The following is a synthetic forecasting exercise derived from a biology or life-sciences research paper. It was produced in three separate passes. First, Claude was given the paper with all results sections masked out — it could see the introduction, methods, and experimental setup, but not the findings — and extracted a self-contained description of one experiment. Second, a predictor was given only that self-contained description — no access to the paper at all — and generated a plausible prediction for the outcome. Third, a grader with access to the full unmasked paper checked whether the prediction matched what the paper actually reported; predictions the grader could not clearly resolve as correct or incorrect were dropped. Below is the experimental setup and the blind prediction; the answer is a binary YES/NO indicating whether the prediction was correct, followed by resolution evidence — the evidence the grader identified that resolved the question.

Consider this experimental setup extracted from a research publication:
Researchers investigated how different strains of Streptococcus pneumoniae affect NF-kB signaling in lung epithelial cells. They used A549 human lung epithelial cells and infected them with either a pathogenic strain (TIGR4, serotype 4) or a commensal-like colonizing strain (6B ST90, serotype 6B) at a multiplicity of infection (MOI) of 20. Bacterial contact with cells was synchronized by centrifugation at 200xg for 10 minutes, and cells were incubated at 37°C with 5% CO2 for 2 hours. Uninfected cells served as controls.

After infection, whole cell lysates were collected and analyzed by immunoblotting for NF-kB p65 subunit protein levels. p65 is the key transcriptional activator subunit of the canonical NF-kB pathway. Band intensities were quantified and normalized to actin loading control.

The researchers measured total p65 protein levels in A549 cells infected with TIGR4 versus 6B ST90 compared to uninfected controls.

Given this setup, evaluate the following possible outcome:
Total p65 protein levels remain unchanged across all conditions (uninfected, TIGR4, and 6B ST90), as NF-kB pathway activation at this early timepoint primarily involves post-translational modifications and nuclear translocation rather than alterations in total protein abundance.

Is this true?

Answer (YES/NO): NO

-----

(What you are asked to do): Find the line with "The researchers measured" in the material above. Reproduce it and each line after it up to and including the line with "Given this setup, evaluate".

(Problem solution):
The researchers measured total p65 protein levels in A549 cells infected with TIGR4 versus 6B ST90 compared to uninfected controls.

Given this setup, evaluate the following possible outcome:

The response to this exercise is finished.